▶ **DOCUMENT TEXT**:
Inevitably, an anti-antiwar movement developed as pro-war “hawks” tried to counter the antiwar “doves.” In the face of the growing din of antiwar activists, President Richard M. Nixon claimed in a November 1969 speech that antiwar protesters constituted merely a small but vocal minority that was attempting to drown out the “silent majority” of Americans who did not harbor such “fervent” antiwar sentiments.
In May 1970, just days after the Kent State shootings, a group of construction workers in New York City broke up a student antiwar demonstration, beating up a number of students and storming City Hall. Not long after this Hard Hat Riot, another rally in the city drew 100,000 people to protest against the students, whom they saw as wealthy, spoiled brats who were busy protesting while working-class, non–college educated young Americans were dying in Vietnam.

▶ **DATASET EXCERPT**:
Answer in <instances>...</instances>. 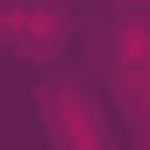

▶ **CHALLENGES**:
1. In the passage on the pro-war backlash, how many people did the rally held not long after the Hard Hat Riot draw?
2. List every word or phrase that the passage on the pro-war backlash puts in quotation marks.
3. Pick up the passage on the pro-war backlash after its last sentence and continue it.

▶ **RESPONSES IN ORDER**:
1. 100,000 people

2.
hawks
doves
silent majority
fervent

3.
The enormous opposition that the Vietnam War provoked was virtually unprecedented in U.S. history and created an antiwar subculture whose ideology has continued to have a profound impact on American society up to the present day. The antiwar movement and corresponding anti-antiwar movement also exposed class tensions within the United States. Ironically, it was the relatively well-to-do young Americans of the student protest movements who were most likely to receive draft deferments from the government. Some went to great lengths to avoid the draft, while those who were drafted could often parlay typing skills or a few business courses into safe assignments, doing administrative tasks away from the front lines. While relatively well-off college students protested the war stateside, young people from lower-class families made up the vast majority of the soldiers who actually fought and died in Vietnam. In this respect, the war was in many ways a working-class war fought by those from poorer, less-educated backgrounds.